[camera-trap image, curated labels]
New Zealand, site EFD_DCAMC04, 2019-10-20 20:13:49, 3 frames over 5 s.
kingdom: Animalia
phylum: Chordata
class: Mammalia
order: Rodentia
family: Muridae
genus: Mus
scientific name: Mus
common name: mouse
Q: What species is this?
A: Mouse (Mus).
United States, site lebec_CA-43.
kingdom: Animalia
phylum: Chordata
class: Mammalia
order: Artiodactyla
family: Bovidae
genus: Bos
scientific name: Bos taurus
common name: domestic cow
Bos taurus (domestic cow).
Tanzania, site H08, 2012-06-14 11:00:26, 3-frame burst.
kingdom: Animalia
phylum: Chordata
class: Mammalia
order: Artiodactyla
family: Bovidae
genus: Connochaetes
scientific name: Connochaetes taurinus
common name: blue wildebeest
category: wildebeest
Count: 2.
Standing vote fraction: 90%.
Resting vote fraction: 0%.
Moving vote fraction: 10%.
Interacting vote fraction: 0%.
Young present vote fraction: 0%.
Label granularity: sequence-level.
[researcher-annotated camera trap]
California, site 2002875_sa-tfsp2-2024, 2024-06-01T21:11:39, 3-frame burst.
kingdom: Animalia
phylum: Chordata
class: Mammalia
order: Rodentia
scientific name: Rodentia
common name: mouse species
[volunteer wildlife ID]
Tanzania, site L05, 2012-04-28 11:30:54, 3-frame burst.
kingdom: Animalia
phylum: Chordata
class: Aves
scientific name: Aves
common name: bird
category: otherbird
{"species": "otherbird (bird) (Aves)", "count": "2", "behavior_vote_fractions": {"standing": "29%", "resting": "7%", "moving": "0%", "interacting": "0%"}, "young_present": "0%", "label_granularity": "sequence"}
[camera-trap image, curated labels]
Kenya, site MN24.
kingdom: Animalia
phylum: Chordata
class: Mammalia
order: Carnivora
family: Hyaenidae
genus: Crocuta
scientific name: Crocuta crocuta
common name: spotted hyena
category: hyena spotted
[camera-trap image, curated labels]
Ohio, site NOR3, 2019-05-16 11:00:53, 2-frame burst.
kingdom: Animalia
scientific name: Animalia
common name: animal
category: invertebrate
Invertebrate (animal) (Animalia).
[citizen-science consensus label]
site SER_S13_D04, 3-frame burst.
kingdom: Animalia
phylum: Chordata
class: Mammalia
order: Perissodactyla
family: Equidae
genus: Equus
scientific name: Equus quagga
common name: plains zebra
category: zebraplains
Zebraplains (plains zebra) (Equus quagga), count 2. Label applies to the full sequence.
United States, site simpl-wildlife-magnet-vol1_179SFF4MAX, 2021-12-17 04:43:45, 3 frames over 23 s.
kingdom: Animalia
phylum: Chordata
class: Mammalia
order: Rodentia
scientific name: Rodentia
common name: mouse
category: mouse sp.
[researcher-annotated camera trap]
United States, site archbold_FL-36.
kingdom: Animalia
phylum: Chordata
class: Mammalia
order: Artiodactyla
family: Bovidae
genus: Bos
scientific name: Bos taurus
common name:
-- -- --
ABOUT THIS TASK: A word-for-word copy of the listing is the expected answer.

TASK RESPONSE:
[camera-trap image, curated labels]
New Zealand, site EFD_DCAMC04, 2019-10-20 20:13:49, 3 frames over 5 s.
kingdom: Animalia
phylum: Chordata
class: Mammalia
order: Rodentia
family: Muridae
genus: Mus
scientific name: Mus
common name: mouse
Q: What species is this?
A: Mouse (Mus).
United States, site lebec_CA-43.
kingdom: Animalia
phylum: Chordata
class: Mammalia
order: Artiodactyla
family: Bovidae
genus: Bos
scientific name: Bos taurus
common name: domestic cow
Bos taurus (domestic cow).
Tanzania, site H08, 2012-06-14 11:00:26, 3-frame burst.
kingdom: Animalia
phylum: Chordata
class: Mammalia
order: Artiodactyla
family: Bovidae
genus: Connochaetes
scientific name: Connochaetes taurinus
common name: blue wildebeest
category: wildebeest
Count: 2.
Standing vote fraction: 90%.
Resting vote fraction: 0%.
Moving vote fraction: 10%.
Interacting vote fraction: 0%.
Young present vote fraction: 0%.
Label granularity: sequence-level.
[researcher-annotated camera trap]
California, site 2002875_sa-tfsp2-2024, 2024-06-01T21:11:39, 3-frame burst.
kingdom: Animalia
phylum: Chordata
class: Mammalia
order: Rodentia
scientific name: Rodentia
common name: mouse species
[volunteer wildlife ID]
Tanzania, site L05, 2012-04-28 11:30:54, 3-frame burst.
kingdom: Animalia
phylum: Chordata
class: Aves
scientific name: Aves
common name: bird
category: otherbird
{"species": "otherbird (bird) (Aves)", "count": "2", "behavior_vote_fractions": {"standing": "29%", "resting": "7%", "moving": "0%", "interacting": "0%"}, "young_present": "0%", "label_granularity": "sequence"}
[camera-trap image, curated labels]
Kenya, site MN24.
kingdom: Animalia
phylum: Chordata
class: Mammalia
order: Carnivora
family: Hyaenidae
genus: Crocuta
scientific name: Crocuta crocuta
common name: spotted hyena
category: hyena spotted
[camera-trap image, curated labels]
Ohio, site NOR3, 2019-05-16 11:00:53, 2-frame burst.
kingdom: Animalia
scientific name: Animalia
common name: animal
category: invertebrate
Invertebrate (animal) (Animalia).
[citizen-science consensus label]
site SER_S13_D04, 3-frame burst.
kingdom: Animalia
phylum: Chordata
class: Mammalia
order: Perissodactyla
family: Equidae
genus: Equus
scientific name: Equus quagga
common name: plains zebra
category: zebraplains
Zebraplains (plains zebra) (Equus quagga), count 2. Label applies to the full sequence.
United States, site simpl-wildlife-magnet-vol1_179SFF4MAX, 2021-12-17 04:43:45, 3 frames over 23 s.
kingdom: Animalia
phylum: Chordata
class: Mammalia
order: Rodentia
scientific name: Rodentia
common name: mouse
category: mouse sp.
[researcher-annotated camera trap]
United States, site archbold_FL-36.
kingdom: Animalia
phylum: Chordata
class: Mammalia
order: Artiodactyla
family: Bovidae
genus: Bos
scientific name: Bos taurus
common name:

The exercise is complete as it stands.